**SOURCE TEXT:**
>> BEGIN
Calculate The Ph Of A Mixture Containing 50 Ml 0.1

Chemistry Calculator

Use this premium strong acid and strong base mixture calculator to find final pH, pOH, excess moles, and resulting ion concentration after mixing. The default setup starts with 50 mL of a 0.1 M solution so you can solve common chemistry problems fast and accurately.

This calculator assumes complete dissociation for strong acids and strong bases at 25 degrees Celsius. For weak acid, weak base, buffer, or polyprotic systems, an equilibrium-based model is required.

Default Sample

50 mL, 0.1 M

Model Type

Strong Acid/Base

Mixture pH Calculator

Enter two solutions, choose whether each is a strong acid or strong base, then calculate the final pH after mixing.

How to Calculate the pH of a Mixture Containing 50 mL 0.1 M Solution

If you need to calculate the pH of a mixture containing 50 mL 0.1 M acid or base, the most important idea is neutralization by moles, not by volume alone. Many students see a chemistry question such as “calculate the pH of a mixture containing 50 mL 0.1 M HCl and 50 mL 0.1 M NaOH” and immediately try to average pH values. That approach is incorrect. The correct method is to calculate the number of moles of hydrogen ions or hydroxide ions contributed by each solution, compare them, and then determine which species remains in excess after the reaction.

This page is designed for strong acid and strong base mixtures, which is one of the most common problem types in general chemistry. A 0.1 M strong acid like hydrochloric acid dissociates essentially completely, producing 0.1 moles of H⁺ per liter. A 0.1 M strong base like sodium hydroxide similarly produces 0.1 moles of OH^– per liter. Once those ions are mixed, they react according to the neutralization equation:

H+ + OH- → H2O

Because this reaction proceeds strongly toward water formation, the key task is simply to identify whether acid is left over, base is left over, or the mixture is exactly neutral. When the acid and base moles are identical, the final solution is neutral at pH 7.00, assuming ideal behavior and a temperature of 25 degrees Celsius. When one side is in excess, the remaining concentration of the excess ion determines the final pH.
>> END
**ENTRIES SHOWN:**
>> BEGIN
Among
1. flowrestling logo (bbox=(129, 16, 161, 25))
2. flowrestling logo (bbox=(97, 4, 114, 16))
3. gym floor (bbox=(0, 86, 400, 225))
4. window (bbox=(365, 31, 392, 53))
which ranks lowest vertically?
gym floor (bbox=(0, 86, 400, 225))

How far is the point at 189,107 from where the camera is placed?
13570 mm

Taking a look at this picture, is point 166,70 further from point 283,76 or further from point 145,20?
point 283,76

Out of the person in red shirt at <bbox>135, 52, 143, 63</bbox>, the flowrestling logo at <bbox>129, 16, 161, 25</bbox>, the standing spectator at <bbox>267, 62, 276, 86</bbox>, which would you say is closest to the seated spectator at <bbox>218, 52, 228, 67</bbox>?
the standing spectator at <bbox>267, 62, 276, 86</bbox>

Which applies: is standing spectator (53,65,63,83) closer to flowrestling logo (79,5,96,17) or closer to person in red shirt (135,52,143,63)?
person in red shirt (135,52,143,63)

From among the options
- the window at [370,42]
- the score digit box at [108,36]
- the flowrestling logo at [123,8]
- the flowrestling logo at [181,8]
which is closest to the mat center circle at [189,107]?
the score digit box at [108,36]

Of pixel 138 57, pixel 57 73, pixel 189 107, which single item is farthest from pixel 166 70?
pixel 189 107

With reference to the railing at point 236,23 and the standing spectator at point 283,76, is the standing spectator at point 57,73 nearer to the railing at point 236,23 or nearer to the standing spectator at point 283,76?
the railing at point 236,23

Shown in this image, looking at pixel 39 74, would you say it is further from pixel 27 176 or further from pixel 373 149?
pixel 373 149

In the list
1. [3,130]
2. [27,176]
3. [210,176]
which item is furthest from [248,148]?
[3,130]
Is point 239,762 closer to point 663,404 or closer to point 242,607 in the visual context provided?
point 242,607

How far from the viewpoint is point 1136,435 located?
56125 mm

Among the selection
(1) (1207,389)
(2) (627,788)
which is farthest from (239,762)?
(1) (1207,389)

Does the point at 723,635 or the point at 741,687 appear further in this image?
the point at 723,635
>> END
**STATED TASK A:** Return the passage of the mixture pH page starting at "50 mL, 0.1 M" and ending at "pH after mixing.", copied word for word.
**STATED TASK B:** On the mixture pH page, what is the pH of the final solution when the acid and base moles are identical?

**TASK ANSWER A:**
50 mL, 0.1 M

Model Type

Strong Acid/Base

Mixture pH Calculator

Enter two solutions, choose whether each is a strong acid or strong base, then calculate the final pH after mixing.

**TASK ANSWER B:** The solution is neutral at pH 7.00, assuming ideal behavior and a temperature of 25 degrees Celsius.